Metadata-Version: 2.1
Name: pkg_pyknnclassifier
Version: 0.1.0
Summary: A k-Nearest Neighbors (KNN) classifier for Python.
License: MIT
Author: Bill Wan
Requires-Python: >=3.9,<4.0
Classifier: License :: OSI Approved :: MIT License
Classifier: Programming Language :: Python :: 3
Classifier: Programming Language :: Python :: 3.9
Classifier: Programming Language :: Python :: 3.10
Classifier: Programming Language :: Python :: 3.11
Classifier: Programming Language :: Python :: 3.12
Requires-Dist: numpy (>=1.26.3,<2.0.0)
Requires-Dist: pandas (>=2.1.4,<3.0.0)
Requires-Dist: scikit-learn (>=1.3.2,<2.0.0)
Description-Content-Type: text/markdown

# pkg_pyknnclassifier

![Logo](https://raw.githubusercontent.com/UBC-MDS/Group16_knnmodel/main/img/logo_reduced.png)

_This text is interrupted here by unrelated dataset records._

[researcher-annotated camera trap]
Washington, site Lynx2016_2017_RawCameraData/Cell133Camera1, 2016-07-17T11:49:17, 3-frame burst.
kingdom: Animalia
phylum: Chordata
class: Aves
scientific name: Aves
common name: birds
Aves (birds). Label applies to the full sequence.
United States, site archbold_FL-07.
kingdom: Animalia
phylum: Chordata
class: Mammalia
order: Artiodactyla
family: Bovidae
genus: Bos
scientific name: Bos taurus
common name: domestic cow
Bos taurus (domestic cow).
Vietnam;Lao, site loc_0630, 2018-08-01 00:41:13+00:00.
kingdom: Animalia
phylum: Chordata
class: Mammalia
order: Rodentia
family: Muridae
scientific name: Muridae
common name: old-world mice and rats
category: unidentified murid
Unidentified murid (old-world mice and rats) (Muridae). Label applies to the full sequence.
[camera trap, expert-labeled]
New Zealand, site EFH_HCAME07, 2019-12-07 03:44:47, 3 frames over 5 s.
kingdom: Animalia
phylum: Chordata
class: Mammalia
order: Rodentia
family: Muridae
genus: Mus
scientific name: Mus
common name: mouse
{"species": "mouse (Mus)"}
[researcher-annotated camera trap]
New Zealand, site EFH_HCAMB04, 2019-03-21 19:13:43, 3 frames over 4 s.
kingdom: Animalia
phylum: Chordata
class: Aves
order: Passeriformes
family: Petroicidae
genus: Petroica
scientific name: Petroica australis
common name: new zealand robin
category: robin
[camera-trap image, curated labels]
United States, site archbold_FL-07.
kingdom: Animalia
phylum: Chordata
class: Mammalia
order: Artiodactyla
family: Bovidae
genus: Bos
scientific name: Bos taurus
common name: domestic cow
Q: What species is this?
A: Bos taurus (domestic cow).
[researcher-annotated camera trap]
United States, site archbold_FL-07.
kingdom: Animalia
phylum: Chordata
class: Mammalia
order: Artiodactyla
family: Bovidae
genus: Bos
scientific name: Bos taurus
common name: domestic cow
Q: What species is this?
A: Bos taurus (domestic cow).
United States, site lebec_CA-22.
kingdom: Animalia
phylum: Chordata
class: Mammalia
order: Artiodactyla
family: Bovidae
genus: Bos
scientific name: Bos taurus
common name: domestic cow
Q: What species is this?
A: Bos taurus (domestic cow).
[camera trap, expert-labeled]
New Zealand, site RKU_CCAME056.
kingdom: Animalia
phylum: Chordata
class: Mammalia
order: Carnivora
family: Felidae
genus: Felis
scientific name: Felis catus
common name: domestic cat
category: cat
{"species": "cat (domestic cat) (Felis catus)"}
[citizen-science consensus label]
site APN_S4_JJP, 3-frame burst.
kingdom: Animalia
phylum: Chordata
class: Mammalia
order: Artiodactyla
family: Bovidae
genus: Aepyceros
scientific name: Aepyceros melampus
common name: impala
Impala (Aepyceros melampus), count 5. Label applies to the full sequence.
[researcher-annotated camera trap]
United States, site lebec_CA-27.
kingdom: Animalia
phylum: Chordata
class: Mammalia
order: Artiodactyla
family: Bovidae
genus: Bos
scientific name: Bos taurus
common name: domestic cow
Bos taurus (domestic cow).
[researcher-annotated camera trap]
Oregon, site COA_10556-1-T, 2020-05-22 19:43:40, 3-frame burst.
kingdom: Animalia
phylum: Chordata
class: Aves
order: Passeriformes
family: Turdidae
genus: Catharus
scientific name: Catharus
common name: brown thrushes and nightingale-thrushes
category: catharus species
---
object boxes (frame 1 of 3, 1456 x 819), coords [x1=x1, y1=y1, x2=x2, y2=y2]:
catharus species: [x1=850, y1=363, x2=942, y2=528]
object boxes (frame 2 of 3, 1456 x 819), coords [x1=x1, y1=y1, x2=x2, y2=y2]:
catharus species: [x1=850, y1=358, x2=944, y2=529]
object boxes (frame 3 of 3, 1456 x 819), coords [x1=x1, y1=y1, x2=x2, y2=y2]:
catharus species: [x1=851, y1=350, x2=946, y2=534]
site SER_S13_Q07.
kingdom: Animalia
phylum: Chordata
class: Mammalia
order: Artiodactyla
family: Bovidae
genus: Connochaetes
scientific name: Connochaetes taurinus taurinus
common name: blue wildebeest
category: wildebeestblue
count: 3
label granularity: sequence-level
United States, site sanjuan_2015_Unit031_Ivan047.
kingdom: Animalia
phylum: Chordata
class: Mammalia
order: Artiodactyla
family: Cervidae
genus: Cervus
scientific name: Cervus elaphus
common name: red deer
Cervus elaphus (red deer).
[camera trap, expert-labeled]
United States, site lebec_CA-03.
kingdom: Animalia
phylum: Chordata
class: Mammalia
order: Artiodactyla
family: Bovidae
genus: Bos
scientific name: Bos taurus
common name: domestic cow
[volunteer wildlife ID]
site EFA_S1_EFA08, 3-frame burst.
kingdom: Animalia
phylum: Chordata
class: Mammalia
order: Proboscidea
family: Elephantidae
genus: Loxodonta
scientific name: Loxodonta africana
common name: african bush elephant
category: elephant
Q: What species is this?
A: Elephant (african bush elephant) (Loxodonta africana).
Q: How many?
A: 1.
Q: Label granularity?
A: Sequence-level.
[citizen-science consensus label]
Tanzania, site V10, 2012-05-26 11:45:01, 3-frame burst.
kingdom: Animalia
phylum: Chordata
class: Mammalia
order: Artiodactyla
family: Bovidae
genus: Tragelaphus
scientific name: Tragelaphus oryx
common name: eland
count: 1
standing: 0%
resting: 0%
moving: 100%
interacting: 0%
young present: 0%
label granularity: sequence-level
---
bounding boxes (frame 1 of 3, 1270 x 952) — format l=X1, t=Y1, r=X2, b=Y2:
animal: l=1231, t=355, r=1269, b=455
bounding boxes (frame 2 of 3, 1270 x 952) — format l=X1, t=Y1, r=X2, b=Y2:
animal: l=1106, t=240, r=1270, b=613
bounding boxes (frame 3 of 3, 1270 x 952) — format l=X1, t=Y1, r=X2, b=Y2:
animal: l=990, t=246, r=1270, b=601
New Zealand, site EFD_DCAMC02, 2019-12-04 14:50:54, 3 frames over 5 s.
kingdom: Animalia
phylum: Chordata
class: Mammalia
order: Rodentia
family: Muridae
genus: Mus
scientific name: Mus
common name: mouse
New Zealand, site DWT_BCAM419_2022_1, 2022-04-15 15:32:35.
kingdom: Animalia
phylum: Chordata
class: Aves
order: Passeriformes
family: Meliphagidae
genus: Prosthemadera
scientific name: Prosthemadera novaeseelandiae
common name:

[![Documentation Status](https://readthedocs.org/projects/pkg-pyknnclassifier/badge/?version=latest)](https://pkg-pyknnclassifier.readthedocs.io/en/latest/?badge=latest)
![ci-cd](https://github.com/UBC-MDS/Group16_knnmodel/actions/workflows/ci-cd.yml/badge.svg)
[![codecov](https://codecov.io/gh/UBC-MDS/Group16_knnmodel/branch/main/graph/badge.svg)](https://codecov.io/gh/UBC-MDS/Group16_knnmodel)

## 📄 About 
Our package, named "pkg_pyknnclassifier," is a comprehensive toolkit for k-Nearest Neighbors (k-NN) modeling and evaluation. It offers a set of functions designed to facilitate various aspects of working with k-NN algorithms, from loading the data, calculating distances to making predictions and assessing model performance. We aim to simplify the process by providing essential functionalities for data manipulation, model evaluation, and scaling.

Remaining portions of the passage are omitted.